More than simply a bottom line number, a KPI is usually expressed as a comparison with some other factor. For example, looking at the average sale per customer gives you an understanding of the potential value of each customer.
There are hundreds of KPIs that a retail business owner could be using at any one time. If an activity can be tracked and measured in your store, a KPI can be developed to provide you with business intelligence. One of the challenges is to decide on a handful of KPIs that provide you with the most valuable information based on the goals and objectives of your operation.
Every retailer will have a different set of KPIs. For example, a business that uses commissioned sales associates to sell to customers may place a heavy emphasis on KPIs that track the effectiveness of an individual sales associate while these KPIs may be irrelevant for another retail business.
You may want to track KPIs related to your customers. Simply knowing the number of customers who enter the store each day may not be enough for you. You may want to gain a deeper understanding of your customer’s shopping patterns and what converts them from a casual shopper into a dedicated, returning customer. To do this, you need to carefully consider what data you should collect and analyze.
TData, by itself, is not a KPI until it’s arranged in a meaningful way. A list of sales transactions throughout the day is good data to have but it’s not the whole picture. The next step might be to calculate the total dollar amount of sales for the day. You can arrange the data in any number of ways: sales by department, sales by item, or sales by cashier. At this point, you still only have data to analyze.
The strength of KPIs is knowing how to use data to gain a competitive advantage. It all comes down to the goals and objectives you set for your business.
For each goal you establish, you must also create the metric that will determine if you are successful in reaching that goal. Your KPIs become the method by which you track your progress. If your key performance indicators do not reflect progress toward your goal, you must change the tactics you are using in your business.
[Let’s look at one simple example of how your goals and KPIs come together to give you a competitive advantage.]
Marlene runs a small clothing store in a mid-size urban market. Lately, things have been going good but the business has leveled off. She would like to increase her business over the next year. She creates a goal to increase her sales by 10%.
Marlene realizes that an obvious KPI is her total sales. She can also break down her sales on a daily, weekly, monthly, or quarterly basis to compare with the previous year. This gives her the maximum degree of flexibility especially since her sales tend to fluctuate according to well-defined fashion seasons.
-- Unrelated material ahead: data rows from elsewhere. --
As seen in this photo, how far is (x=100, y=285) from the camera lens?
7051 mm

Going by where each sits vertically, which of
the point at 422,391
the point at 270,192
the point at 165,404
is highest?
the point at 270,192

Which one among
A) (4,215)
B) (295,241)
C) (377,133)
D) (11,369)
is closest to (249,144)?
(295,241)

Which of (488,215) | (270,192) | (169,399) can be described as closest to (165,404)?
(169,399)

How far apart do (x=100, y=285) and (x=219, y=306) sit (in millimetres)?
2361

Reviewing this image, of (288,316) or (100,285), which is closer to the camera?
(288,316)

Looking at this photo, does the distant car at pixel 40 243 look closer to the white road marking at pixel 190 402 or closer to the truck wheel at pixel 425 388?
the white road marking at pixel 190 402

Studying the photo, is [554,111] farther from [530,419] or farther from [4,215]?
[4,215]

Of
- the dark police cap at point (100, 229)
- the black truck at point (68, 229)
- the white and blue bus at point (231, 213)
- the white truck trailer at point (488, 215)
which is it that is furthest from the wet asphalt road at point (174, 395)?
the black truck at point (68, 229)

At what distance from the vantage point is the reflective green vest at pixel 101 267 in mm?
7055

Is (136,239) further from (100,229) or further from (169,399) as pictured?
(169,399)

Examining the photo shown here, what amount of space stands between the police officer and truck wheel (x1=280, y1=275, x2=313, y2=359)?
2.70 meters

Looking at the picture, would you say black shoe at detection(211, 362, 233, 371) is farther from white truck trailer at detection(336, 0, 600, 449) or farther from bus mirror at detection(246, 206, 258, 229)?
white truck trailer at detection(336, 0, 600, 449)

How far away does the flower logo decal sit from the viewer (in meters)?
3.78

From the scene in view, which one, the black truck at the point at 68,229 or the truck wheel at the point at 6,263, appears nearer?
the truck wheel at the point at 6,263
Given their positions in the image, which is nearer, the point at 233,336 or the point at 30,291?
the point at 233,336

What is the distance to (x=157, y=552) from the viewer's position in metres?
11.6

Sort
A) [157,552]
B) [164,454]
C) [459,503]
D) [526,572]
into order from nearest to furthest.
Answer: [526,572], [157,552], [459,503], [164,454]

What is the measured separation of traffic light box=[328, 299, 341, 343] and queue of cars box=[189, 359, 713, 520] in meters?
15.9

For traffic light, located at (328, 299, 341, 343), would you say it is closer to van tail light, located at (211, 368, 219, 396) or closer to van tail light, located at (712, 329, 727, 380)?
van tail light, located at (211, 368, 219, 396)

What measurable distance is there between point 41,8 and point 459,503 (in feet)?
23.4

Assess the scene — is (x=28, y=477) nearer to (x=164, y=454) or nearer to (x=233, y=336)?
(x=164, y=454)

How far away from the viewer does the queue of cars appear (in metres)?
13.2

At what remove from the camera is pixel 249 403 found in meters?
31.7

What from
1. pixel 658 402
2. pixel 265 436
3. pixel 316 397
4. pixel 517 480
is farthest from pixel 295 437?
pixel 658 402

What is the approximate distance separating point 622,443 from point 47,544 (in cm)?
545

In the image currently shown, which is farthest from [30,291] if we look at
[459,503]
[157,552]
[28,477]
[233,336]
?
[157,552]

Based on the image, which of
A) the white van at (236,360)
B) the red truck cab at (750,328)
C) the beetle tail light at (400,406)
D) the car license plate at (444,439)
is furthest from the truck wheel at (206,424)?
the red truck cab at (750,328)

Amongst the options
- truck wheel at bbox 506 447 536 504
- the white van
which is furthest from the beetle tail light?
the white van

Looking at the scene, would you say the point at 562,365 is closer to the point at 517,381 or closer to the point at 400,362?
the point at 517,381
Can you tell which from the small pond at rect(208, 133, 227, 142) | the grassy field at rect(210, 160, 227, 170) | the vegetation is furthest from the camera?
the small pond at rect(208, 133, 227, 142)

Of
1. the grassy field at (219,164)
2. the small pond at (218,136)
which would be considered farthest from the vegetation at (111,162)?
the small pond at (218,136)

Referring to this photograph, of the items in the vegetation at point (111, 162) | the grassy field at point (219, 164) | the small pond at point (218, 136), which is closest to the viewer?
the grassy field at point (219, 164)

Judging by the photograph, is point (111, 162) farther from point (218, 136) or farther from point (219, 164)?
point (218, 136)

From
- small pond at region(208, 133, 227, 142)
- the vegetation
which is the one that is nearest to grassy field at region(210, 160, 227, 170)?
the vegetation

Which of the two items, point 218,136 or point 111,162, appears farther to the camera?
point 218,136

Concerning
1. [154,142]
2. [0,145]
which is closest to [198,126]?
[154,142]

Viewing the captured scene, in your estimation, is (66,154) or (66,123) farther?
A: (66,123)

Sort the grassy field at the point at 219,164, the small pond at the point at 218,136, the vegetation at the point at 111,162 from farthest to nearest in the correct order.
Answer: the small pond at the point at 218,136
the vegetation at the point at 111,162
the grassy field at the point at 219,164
Marlene decides that a good strategy would be to do more advertising on radio and television during the coming year. To find out if the advertising is bringing customers into the store, she decides to track footfall, the number of people coming into the store. Fortunately, she tracked her traffic last year but if she didn’t, she could use the new data by correlating store traffic with the dates and times that advertising is running to see if the ads have an immediate effect.
If she notices that store traffic increases for a few days after a television ad appears, she may make more strategic choices about when to run television ads. Or she may be sure to have a special sale during the weekend following a big flood of advertising.
By tracking average customer spend, Marlene can determine how much the average customer spends during each purchase transaction. In order to increase sales, she decides to place some displays with accessories – scarves and jewelry – close to the cash registers. The strategy works and she notices that her average customer spend amount increases due to impulse purchases while customers are waiting in line.
Although her total sales KPI indicates some overall growth, Marlene is not satisfied with the progress she is making. She begins to track her conversion rate, the number of transactions throughout the day divided by the number of people who enter the store. This seems to indicate that a lot of people are coming into the store but not many are making purchases.
To combat this, she could implement a number of new strategies. Perhaps she should take a look at rotating her inventory more frequently so the styles are kept fresh. She might decide that she needs to add new merchandise. Eventually, Marlene decides to hire additional staff to take more time with the customers and help them pick out merchandise.
To maximize the effectiveness of her new employees, she tracks shopper to staff ratio. This KPI lets Marlene determine if she has the appropriate number of employees on the sales floor to handle the volume of shoppers. Monitoring her wage costs, which is wages paid divided by the total sales will also help her monitor her costs.
As her business grows, Marlene may decide to implement different strategies or develop completely new goals for her business. These goals and strategies may necessitate new KPIs to help her determine if they are effective. As her needs change, so will her data collection requirements and so will the way she analyses that data.